Pull out each line of the listing below that contains the word "white".

Spatial relation data
____
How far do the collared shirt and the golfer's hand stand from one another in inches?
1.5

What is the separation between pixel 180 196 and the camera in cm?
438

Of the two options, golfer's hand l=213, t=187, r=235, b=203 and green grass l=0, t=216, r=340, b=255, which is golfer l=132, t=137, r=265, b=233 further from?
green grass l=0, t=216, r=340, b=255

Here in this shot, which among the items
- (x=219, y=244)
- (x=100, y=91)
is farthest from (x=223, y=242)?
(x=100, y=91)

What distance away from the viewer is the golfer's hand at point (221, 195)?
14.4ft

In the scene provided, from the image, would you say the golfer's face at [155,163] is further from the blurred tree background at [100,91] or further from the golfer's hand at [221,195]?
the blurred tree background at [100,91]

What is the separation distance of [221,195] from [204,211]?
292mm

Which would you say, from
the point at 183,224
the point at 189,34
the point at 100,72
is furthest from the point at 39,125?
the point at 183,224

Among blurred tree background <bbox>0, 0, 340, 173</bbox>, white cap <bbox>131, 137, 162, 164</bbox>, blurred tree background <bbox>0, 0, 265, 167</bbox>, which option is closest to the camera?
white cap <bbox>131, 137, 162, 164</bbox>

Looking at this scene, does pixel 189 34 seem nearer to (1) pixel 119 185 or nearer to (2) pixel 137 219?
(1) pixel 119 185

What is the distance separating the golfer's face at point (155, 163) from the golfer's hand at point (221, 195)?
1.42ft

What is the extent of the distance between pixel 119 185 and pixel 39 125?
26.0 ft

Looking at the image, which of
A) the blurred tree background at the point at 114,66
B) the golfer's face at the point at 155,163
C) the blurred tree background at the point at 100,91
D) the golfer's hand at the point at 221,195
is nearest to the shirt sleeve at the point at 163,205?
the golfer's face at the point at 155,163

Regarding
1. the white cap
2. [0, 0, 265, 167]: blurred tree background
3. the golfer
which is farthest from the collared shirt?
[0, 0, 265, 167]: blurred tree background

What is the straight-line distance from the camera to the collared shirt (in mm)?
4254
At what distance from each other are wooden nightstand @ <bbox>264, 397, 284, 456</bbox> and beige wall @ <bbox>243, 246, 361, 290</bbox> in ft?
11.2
____
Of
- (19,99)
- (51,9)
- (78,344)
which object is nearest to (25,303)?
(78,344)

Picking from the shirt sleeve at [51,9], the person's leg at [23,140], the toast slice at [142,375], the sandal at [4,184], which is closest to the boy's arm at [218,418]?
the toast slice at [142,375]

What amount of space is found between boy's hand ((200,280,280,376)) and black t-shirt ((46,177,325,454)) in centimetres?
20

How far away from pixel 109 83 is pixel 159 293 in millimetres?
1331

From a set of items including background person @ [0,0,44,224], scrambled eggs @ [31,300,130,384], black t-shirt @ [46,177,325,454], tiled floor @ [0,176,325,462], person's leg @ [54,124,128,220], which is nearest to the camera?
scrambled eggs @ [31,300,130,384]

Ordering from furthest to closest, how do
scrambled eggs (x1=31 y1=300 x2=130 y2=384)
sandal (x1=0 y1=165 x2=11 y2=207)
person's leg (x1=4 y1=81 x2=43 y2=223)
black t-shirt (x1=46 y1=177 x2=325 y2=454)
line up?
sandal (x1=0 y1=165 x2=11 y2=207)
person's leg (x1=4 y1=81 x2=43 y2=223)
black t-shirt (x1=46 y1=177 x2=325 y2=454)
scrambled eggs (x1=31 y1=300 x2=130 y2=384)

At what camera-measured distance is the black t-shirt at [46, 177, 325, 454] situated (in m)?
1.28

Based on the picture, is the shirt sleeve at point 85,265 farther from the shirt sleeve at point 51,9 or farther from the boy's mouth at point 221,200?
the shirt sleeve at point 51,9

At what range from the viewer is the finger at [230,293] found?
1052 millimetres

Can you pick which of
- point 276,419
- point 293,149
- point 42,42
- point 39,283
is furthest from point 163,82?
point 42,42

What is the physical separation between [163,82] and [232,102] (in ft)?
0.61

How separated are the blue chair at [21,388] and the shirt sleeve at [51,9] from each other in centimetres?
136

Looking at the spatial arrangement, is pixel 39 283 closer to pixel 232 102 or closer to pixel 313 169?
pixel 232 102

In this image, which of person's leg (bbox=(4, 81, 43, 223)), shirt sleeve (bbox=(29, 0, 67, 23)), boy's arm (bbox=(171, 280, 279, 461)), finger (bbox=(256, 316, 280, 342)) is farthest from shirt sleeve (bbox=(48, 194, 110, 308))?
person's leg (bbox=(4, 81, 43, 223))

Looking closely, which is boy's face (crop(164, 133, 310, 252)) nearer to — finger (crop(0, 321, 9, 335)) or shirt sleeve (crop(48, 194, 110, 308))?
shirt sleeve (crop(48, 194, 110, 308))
____
WRITTEN REPLY:
Among blurred tree background <bbox>0, 0, 340, 173</bbox>, white cap <bbox>131, 137, 162, 164</bbox>, blurred tree background <bbox>0, 0, 265, 167</bbox>, which option is closest to the camera?
white cap <bbox>131, 137, 162, 164</bbox>
1. the white cap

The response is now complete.